The MAF has always been really difficult to place in the Edelbrock intake housing. I was sure that with grease and gentle tapping in of the sensor with a wood block on top of it, I had gotten it to seat properly. Which I had. But inspection of the CSG O-ring at 60k revealed that despite these efforts, there was once again damage to the O-ring even when seated properly (see pics).





Could it once again be an MAF vacuum leak? I think that the Edelbrock intake housing tolerance is different from OEM; it is too small. Moreoever, the buna nitrile is pretty stiff, and I think wore out prematurely because of being overly compressed within the smaller housing diameter.

So I went in search of a more elastic/forgiving O ring that would fit better in the Edelbrock intake housing, and decided to go with silicone since it also has a high temp tolerance (not high anyway in the intake). The disadvantage of silicone is that it has poorer wear characteristics than buna nitrile. But this is not a seal exposed to repeated cycles, so thought I'd try it anyway. Ended up ordering a silicone O-ring from eBay, also at ID 22mm and probably about a 1.9mm section diameter. It definitely felt softer than the OEM/CSG) ring, and appears to have a slightly smaller section diameter.




Greased up the ring nicely, and on install the MAF sensor popped right in with gentle effort. On moving around the sensor it was nice and squishy within the housing, and seemed to have a nice seal.

On startup without ECU reset, the idle was solid. After ECU reset the idle was solid.
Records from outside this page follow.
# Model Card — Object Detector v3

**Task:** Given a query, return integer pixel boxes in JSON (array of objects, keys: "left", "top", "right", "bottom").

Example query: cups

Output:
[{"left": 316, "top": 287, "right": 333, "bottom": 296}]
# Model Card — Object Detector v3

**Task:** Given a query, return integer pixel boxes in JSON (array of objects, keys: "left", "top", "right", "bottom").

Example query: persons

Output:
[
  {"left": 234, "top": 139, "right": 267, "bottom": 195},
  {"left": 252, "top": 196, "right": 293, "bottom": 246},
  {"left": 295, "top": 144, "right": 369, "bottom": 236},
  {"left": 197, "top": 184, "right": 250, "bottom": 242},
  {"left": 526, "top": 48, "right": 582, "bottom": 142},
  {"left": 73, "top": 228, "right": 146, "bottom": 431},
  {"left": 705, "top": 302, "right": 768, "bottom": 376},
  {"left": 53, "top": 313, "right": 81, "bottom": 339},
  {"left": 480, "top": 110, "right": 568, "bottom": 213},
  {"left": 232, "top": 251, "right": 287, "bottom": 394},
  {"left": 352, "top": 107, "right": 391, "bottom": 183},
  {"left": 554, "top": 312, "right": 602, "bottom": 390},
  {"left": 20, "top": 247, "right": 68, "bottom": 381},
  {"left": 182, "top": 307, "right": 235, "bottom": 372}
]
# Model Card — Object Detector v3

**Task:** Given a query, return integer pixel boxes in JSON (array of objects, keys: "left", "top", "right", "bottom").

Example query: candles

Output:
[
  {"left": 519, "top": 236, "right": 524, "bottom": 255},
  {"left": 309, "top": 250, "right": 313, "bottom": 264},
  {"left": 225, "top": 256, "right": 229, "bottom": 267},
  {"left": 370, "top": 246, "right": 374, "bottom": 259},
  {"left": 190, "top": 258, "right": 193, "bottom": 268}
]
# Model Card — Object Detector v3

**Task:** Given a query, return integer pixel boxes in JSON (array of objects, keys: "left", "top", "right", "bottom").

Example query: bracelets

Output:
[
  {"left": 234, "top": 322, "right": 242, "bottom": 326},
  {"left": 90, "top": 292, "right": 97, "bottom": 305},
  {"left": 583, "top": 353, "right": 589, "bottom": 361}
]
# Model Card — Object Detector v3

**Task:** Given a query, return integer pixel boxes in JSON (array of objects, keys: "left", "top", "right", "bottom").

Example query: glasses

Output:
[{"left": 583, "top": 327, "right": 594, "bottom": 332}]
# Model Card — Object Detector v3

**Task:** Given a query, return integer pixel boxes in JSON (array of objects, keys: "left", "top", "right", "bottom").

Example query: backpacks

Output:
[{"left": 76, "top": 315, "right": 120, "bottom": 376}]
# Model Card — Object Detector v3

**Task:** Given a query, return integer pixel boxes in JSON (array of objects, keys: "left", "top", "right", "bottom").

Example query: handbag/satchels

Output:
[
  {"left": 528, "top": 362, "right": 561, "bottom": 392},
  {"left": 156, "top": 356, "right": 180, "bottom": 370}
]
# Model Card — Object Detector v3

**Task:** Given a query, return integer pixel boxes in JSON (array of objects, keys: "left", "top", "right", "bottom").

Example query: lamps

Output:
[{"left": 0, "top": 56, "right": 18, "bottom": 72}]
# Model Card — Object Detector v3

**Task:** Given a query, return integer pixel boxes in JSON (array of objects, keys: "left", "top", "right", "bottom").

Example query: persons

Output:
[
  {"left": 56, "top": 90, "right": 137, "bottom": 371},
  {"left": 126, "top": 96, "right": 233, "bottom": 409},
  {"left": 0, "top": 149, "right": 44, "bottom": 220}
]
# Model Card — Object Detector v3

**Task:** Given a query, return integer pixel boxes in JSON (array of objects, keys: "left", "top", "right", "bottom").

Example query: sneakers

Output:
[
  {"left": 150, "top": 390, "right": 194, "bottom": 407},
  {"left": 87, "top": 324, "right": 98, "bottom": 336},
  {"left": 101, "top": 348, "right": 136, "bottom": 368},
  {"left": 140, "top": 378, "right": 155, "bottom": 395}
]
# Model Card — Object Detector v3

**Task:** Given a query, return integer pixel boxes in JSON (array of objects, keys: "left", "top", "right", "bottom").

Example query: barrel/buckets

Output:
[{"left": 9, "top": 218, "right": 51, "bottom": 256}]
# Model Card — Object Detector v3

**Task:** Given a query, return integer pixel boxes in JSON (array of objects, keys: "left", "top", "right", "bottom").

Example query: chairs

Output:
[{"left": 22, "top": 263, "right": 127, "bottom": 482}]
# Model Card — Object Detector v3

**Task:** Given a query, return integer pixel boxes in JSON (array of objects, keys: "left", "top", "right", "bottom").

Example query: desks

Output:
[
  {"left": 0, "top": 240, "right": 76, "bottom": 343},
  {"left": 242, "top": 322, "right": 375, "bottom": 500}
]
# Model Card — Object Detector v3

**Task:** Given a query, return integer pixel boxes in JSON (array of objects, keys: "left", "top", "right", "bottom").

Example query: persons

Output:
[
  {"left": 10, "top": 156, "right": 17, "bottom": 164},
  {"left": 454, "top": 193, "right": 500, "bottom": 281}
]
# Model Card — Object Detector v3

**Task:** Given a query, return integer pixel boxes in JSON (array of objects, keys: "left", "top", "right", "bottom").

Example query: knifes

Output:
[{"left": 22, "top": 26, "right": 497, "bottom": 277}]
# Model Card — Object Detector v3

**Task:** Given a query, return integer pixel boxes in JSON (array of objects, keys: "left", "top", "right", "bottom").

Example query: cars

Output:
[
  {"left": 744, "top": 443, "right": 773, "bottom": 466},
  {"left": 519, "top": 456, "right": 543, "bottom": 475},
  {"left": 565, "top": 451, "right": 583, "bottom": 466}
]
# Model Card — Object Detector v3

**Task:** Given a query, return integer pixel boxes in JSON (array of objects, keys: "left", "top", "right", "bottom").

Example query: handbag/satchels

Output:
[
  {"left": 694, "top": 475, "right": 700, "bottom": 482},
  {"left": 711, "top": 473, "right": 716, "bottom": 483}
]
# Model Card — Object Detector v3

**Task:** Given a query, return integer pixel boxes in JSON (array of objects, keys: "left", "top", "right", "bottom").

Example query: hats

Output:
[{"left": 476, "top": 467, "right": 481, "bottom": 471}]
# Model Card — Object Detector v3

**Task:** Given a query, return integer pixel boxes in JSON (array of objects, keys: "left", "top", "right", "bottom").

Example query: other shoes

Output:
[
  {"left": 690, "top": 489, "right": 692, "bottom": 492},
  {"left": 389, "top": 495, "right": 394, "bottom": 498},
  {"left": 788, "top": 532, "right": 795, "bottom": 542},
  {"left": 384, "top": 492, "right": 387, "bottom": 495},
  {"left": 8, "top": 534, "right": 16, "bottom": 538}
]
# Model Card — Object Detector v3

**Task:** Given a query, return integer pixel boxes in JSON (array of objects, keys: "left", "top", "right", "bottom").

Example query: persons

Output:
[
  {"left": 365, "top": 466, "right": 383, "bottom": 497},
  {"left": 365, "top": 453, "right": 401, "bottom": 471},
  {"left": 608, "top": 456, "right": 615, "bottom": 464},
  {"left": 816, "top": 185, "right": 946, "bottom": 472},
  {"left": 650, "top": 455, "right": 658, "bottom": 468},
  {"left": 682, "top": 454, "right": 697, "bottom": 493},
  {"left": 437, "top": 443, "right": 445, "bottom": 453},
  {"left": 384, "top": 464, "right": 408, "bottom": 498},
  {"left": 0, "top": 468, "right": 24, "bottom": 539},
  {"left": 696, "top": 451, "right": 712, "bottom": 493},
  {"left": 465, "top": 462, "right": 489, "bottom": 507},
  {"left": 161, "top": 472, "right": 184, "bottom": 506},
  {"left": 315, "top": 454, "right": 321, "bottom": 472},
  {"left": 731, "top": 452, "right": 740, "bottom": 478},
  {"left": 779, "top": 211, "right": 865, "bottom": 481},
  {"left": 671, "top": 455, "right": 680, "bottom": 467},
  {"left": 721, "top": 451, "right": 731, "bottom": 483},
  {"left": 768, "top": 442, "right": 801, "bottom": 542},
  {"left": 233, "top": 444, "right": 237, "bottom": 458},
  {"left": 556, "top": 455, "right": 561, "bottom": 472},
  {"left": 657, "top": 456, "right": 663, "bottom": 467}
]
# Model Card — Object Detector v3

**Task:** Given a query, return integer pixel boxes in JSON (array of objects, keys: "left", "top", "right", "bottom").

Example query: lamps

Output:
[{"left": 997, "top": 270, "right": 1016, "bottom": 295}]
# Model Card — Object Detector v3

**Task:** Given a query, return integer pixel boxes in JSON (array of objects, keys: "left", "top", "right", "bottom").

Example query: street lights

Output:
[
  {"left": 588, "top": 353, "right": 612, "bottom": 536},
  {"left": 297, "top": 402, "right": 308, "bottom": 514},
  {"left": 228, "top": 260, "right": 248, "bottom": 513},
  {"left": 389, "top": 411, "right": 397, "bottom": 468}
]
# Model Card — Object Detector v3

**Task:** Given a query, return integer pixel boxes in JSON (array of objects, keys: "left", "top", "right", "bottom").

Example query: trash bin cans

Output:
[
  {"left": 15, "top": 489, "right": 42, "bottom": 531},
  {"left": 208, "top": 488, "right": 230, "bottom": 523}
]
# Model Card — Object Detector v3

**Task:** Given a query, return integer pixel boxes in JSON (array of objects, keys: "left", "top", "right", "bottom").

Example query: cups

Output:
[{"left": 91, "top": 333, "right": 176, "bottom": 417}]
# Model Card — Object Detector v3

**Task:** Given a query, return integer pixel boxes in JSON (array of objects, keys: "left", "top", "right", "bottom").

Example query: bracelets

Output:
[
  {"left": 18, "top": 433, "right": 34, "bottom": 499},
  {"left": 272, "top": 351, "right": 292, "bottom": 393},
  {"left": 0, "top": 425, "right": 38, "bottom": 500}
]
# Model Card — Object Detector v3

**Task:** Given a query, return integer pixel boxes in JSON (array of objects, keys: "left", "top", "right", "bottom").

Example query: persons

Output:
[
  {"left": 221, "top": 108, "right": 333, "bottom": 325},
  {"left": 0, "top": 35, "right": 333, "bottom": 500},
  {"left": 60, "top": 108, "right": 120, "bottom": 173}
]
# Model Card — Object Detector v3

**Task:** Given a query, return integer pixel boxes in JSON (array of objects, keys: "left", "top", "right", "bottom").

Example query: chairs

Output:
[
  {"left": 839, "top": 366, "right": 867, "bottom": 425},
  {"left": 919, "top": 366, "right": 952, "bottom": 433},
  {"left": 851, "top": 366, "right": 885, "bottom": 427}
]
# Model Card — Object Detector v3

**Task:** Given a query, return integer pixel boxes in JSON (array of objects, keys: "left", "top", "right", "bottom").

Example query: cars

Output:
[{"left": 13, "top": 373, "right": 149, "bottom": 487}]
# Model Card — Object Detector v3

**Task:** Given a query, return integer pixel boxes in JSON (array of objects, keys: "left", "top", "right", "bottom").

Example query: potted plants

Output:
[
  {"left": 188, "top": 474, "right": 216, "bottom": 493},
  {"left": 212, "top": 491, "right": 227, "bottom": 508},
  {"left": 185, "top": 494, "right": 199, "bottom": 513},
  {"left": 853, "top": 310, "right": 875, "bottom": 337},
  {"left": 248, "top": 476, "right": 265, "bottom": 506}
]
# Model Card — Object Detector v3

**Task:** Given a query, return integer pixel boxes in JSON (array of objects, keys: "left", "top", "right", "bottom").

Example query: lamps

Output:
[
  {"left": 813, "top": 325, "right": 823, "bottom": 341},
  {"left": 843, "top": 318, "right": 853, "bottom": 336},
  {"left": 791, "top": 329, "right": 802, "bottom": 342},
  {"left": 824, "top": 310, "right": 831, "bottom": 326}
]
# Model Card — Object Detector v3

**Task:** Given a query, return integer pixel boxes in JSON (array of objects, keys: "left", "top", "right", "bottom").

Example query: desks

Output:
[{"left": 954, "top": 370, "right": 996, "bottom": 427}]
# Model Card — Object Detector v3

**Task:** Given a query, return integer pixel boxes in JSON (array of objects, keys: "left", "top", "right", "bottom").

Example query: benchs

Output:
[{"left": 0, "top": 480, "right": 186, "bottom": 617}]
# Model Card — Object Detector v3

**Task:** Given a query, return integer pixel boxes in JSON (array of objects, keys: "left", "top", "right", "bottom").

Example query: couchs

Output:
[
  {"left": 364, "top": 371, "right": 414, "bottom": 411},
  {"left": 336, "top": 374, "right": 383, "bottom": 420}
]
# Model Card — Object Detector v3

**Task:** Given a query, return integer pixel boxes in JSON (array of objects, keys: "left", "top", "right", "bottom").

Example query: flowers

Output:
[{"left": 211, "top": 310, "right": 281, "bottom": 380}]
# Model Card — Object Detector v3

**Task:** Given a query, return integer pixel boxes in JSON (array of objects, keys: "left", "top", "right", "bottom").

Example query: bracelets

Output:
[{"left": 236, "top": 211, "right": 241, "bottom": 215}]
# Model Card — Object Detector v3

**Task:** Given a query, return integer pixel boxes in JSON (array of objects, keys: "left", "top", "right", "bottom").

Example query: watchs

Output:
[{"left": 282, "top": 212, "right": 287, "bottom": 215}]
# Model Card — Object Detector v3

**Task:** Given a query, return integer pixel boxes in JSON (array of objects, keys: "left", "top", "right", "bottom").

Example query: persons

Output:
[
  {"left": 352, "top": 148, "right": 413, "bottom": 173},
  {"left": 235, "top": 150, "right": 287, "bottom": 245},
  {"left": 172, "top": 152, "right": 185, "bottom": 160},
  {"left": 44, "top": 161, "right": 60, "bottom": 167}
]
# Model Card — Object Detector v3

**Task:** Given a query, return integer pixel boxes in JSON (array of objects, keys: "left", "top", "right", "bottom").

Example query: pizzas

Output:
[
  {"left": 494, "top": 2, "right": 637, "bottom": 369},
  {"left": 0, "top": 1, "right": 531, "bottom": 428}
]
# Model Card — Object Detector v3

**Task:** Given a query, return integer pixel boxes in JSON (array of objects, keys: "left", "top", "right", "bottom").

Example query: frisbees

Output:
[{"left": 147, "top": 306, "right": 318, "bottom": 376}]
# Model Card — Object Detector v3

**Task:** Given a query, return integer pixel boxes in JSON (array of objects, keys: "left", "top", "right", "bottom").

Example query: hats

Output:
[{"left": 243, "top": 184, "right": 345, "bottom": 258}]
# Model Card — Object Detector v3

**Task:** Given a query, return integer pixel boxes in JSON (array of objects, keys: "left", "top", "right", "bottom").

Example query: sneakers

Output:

Drove a bit. And bouncing idle returned.

Back to researching on the web. Desperate at this point. Symptoms seemed possibly consistent with a bad PCV valve. Doubted this is the culprit. But may as well try since it's cheap. Picked up a new one at the dealer for $25. Old PCV came out easily with a U-joint even though under the supercharger assembly. Old PCV maybe passed the rattle test, but not with a nicely clangy sound. Little bit of oil on inlet so a bit dirty. New one went in easily (teflon tape around threads). Whole thing takes about 3 minutes.


Result? Car now runs really nicely: Idle is solid. Throttle tip in is very, very smooth. Power increased. Curve much more linear. Exhaust quieter. Fuel economy increased. No more hanging RPMs with clutch in. A pleasure to drive.

So, I know enough at this point to not get my hopes up, and that it will take a few thousand miles to know for sure if this is a real fix. Will update here with longer term results. But I recount my experience so you can see what what worked for me and what didn't, and what you may want to try.


TL;DR:

I've thrown a lot of money and effort at trying to solve my Edelbrock hesitation problem. Multiple checks by shops were never able to pinpoint a problem. Did not have CELs. In retrospect it may be a bunch of small issues in aggregate leading to the overall behavior. I think with Edelbrock MAF housing being too small, the O-ring issue is real and likely the case with many cars out there. The fix with a softer silicone ring makes sense, and replacing that costs just a few dollars, as does the PCV. Could it be as simple as these small, cheap fixes? Maybe. I would recommend replacing both of these before digging deeper. Give it a shot and report back. And obviously keep refining your tune.
In all of this, I didn't see anything about the O2 sensor. What lead you to believe it is good? Just curious b/c I am having troubles too.

For the PCV check valve addition, where did you place the check valve? Between the PCV and the catch can input, or between the catch can output and the supercharger input? Also, the PCV is also supposed to be a check valve, so any idea if it opens at a lower or higher pressure than your check valve? I was thinking about turning the PCV on the block into a breather and just relying on a check valve between the catch can output and the supercharger input.